Night of the Long Knives...
The backstabbing has already started amongst the Republican rank-and-file. If you follow any of the "Conservative" echo-chambers online, the defeat of John McCain is due to RINO's, Libertarians, Fag-lovers, Rockefeller-Republicans and Godless Nanny-staters disguised as 'moderate' Republicans (This, despite the fact that many of the same McCain Defenders could be quoted as saying ""I will vote for McCain over my dead body!"). In other words, the same people who are always blamed by the Bible-thumping-kill-the-abortionists-see-a-commie-under-every-rock-one-percenter-Buchannanites. So far as they are concerned, if the party had run a 'real' conservative (definition: Evangelical-pro-life-flamethrowers-for-everyone-gay-bashers), 'we' would have won. Despite an economic crisis, a terrible reputation amongst congressional republicans and a President who's less popular than Ebola. Yeah, I can see how that might happen.

If only we'd been even more conservative, they always wail, we could have won. This, incidentally, has been the battle cry of every losing zealot in history: The Turks would not have been defeated at Lepanto if only their fleet had been more pious Muslims. As if vast armies infused with religious zealotry could compensate for bad tactics and antiquated weapons.

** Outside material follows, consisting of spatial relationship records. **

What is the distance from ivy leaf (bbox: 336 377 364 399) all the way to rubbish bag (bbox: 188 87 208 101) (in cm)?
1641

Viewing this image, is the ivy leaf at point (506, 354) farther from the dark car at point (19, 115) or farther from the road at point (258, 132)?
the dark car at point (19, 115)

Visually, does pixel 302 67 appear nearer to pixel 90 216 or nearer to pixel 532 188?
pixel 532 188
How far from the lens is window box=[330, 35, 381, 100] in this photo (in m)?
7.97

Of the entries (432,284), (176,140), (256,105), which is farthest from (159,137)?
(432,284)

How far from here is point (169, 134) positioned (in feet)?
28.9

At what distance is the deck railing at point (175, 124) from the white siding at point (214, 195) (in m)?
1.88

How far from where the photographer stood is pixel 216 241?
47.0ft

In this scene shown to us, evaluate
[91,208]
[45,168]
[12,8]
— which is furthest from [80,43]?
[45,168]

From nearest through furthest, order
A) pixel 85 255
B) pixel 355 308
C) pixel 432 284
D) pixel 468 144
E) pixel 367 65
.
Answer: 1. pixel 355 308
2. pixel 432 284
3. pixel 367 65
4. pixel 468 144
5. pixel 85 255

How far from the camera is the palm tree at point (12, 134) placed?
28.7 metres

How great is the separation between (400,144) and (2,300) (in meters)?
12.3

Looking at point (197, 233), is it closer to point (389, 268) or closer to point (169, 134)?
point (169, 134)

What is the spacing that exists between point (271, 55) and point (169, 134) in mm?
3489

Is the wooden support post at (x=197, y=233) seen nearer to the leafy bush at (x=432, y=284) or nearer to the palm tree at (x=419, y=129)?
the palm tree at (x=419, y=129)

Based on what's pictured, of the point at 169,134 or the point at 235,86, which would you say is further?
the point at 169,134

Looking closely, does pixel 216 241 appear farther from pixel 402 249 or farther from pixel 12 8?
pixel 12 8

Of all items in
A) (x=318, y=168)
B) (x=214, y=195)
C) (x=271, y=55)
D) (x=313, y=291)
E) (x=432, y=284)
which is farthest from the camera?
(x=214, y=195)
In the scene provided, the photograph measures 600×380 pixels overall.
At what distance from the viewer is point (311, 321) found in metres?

Japan would have won the Second World War if only the Japanese people had made even more strenuous efforts on behalf of their divine Emperor, as if Kamakaze attacks weren't strenuous enough. In fact, I can recall a quote from a Japanese general in Burma to his troops in the field before they were slaughtered "Lack of weapons is no excuse for defeat on the battlefield", or words to that effect. John McCain was, in this analogy, part Sultan-part Hirohito, let down by faithless backstabbers and incompetents.

Always, the root cause of failure is one of devotion. One of a lack of proper effort or mindframe. Environmental factors, cultural factors and so forth, are never even considered. To consider them would cause people to question the dogma attendant to whatever principle it is you were supposed to be fighting for. In order to correct the mistakes and fundamental errors made by the McCain-Palin ticket (and the Republican party as a whole over last decade), one has to ask questions, even when the questions are unpleasant or unexpected, even blasphemous. If you don't ask the questions, all you get is conspiracy theory and pointless blame.

Of course, there are those in the republican establishment who know this, but who will never admit it. They are wedded to the One-percenters, and so, when they do a thorough post-mortem on this latest fiasco, they will not tell the One-percenters the whole truth -- the reason we were defeated wasn't because people weren't fervent enough or unprincipled; it occurred because the ground had been prepared by disastrous policies enacted by both the Bush Administration and the previously-Republican-controlled, Congress. Those people were only in a position to cause this train wreck because all of us, and that includes the One-percenters, abrogated our responsibilities as both citizens and republicans, and let them get away with it.

The reasons why we abandoned our responsibilities are numerous, and I've written about them for years here.

But, we did not lose because McCain-Palin wasn't 'conservative' enough, nor because of an evil conspiracy between East Coast 'establishment' media/Libertarians/and the so-called RINOs. That lose was a self-inflicted wound. And an even more strident brand of conservatism is the wrong band-aid for it. The proper medicine for this wound is a prescription of responsibility, objectivity and honesty.